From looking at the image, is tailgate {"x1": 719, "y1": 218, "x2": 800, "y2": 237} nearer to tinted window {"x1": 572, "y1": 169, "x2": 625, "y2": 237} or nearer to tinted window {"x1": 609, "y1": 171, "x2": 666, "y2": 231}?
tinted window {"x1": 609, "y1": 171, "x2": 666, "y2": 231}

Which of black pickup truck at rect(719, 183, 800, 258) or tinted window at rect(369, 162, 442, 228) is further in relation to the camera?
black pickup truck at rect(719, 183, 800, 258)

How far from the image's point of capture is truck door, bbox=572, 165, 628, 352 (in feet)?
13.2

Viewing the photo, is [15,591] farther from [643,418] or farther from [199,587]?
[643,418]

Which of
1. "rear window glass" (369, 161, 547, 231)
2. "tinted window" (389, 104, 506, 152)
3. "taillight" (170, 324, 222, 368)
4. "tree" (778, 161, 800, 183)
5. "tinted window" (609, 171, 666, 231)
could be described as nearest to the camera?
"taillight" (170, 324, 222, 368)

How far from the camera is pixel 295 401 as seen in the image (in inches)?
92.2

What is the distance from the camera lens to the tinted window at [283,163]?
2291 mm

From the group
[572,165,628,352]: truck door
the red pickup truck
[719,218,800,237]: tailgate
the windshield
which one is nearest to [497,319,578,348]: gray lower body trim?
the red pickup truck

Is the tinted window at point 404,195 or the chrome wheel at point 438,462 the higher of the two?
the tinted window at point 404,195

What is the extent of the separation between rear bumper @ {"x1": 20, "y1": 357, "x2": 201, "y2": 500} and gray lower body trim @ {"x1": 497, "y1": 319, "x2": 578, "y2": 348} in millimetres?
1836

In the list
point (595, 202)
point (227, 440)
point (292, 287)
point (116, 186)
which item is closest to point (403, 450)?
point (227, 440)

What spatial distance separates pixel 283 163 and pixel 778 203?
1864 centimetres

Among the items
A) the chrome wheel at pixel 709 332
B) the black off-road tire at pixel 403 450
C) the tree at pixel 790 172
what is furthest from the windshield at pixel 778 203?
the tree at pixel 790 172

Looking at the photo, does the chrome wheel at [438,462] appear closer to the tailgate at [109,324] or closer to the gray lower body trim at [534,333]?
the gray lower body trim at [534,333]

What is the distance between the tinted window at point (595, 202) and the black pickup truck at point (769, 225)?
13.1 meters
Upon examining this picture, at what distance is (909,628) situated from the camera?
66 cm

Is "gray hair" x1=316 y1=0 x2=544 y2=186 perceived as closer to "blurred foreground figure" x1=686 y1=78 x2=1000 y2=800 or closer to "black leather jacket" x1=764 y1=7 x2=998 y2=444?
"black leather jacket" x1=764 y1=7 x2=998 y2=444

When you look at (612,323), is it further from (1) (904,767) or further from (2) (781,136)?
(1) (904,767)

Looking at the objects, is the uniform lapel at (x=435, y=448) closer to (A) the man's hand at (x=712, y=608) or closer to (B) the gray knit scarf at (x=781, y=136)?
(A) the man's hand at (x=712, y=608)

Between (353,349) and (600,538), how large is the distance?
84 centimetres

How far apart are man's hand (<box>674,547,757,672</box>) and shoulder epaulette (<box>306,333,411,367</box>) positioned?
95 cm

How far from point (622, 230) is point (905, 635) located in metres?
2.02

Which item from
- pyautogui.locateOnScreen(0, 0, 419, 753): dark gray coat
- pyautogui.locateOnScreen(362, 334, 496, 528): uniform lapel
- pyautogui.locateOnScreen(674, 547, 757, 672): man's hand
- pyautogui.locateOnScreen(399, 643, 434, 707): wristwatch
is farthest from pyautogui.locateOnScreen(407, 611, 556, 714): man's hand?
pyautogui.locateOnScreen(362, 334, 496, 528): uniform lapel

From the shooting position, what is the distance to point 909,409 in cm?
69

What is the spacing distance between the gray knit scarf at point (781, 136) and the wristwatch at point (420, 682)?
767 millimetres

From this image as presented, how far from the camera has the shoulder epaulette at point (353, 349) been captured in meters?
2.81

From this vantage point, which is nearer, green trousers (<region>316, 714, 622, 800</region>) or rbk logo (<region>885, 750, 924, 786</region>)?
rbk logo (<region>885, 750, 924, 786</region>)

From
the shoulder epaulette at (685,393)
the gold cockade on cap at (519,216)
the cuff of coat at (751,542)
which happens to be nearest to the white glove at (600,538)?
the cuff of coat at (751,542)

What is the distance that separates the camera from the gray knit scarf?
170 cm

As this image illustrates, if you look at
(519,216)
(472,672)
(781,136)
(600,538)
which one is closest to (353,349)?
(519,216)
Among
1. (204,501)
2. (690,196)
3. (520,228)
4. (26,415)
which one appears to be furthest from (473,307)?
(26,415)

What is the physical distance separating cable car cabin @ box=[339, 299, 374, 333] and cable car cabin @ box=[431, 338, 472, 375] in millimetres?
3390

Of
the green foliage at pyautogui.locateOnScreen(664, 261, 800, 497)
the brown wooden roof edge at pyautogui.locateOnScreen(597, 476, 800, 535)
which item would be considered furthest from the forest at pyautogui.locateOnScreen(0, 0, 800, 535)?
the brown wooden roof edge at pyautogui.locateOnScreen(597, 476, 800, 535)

• • • •

**Your instructions:** List every line in the material above that contains the word "camera", copying each one in full.

**Correct answer:**
Which of black pickup truck at rect(719, 183, 800, 258) or tinted window at rect(369, 162, 442, 228) is further in relation to the camera?
could be described as nearest to the camera?
How far from the camera is pixel 295 401 as seen in the image (in inches)?
What is the distance from the camera lens to the tinted window at [283,163]?
Upon examining this picture, at what distance is (909,628) situated from the camera?
From this image as presented, how far from the camera has the shoulder epaulette at point (353, 349) been captured in meters?
What is the distance that separates the camera from the gray knit scarf?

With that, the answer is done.